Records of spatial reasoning
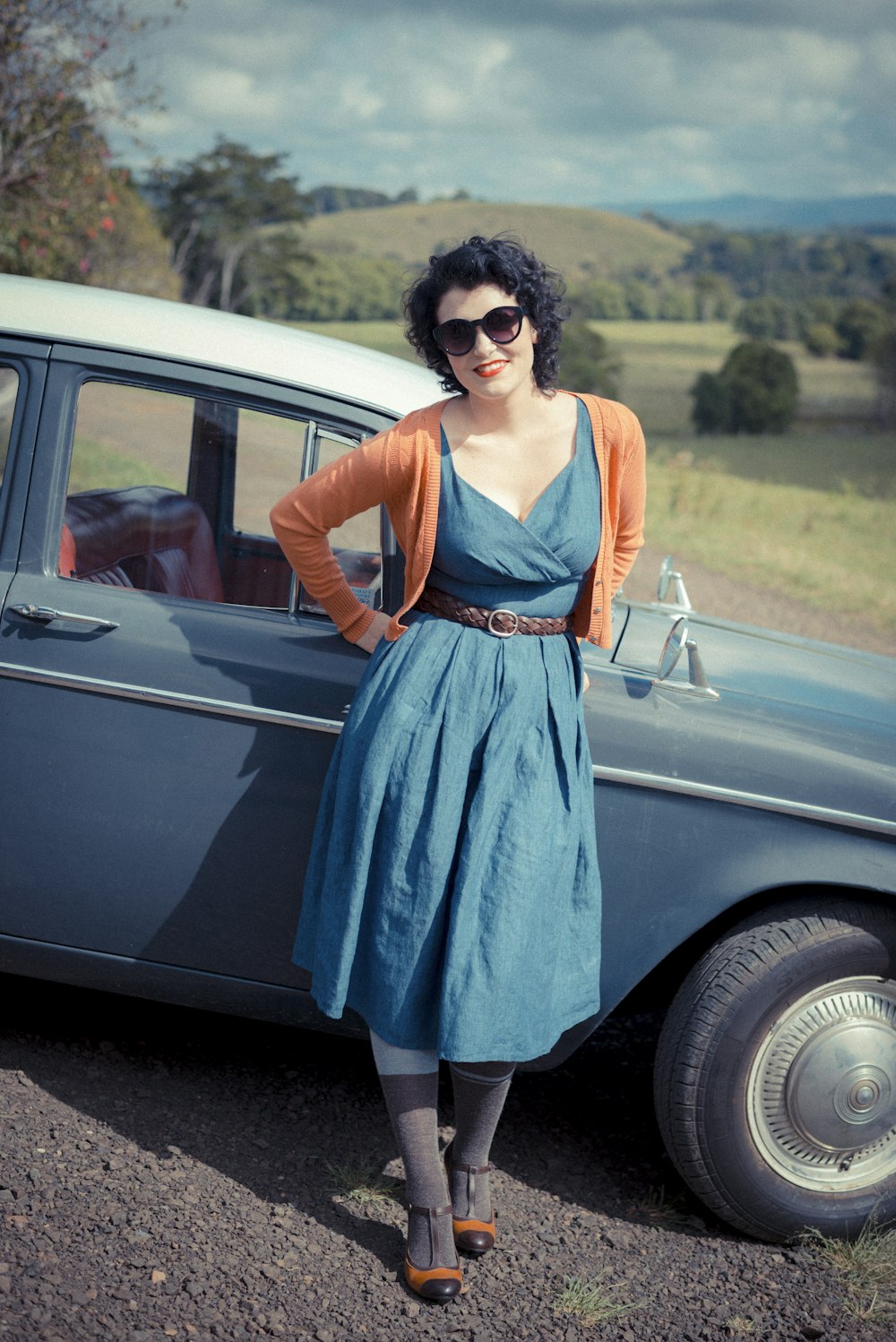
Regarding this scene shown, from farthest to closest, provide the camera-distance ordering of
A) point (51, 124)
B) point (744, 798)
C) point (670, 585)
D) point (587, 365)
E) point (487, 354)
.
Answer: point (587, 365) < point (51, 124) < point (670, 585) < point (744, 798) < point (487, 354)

→ TASK INSTRUCTIONS
Turn the lines of the records above into a Markdown table with the columns "Row" and "Record line", numbering each row and omitting blank lines. Leave the pictures out of the table.

→ RESPONSE
| Row | Record line |
|---|---|
| 1 | Regarding this scene shown, from farthest to closest, provide the camera-distance ordering of |
| 2 | A) point (51, 124) |
| 3 | B) point (744, 798) |
| 4 | C) point (670, 585) |
| 5 | D) point (587, 365) |
| 6 | E) point (487, 354) |
| 7 | . |
| 8 | Answer: point (587, 365) < point (51, 124) < point (670, 585) < point (744, 798) < point (487, 354) |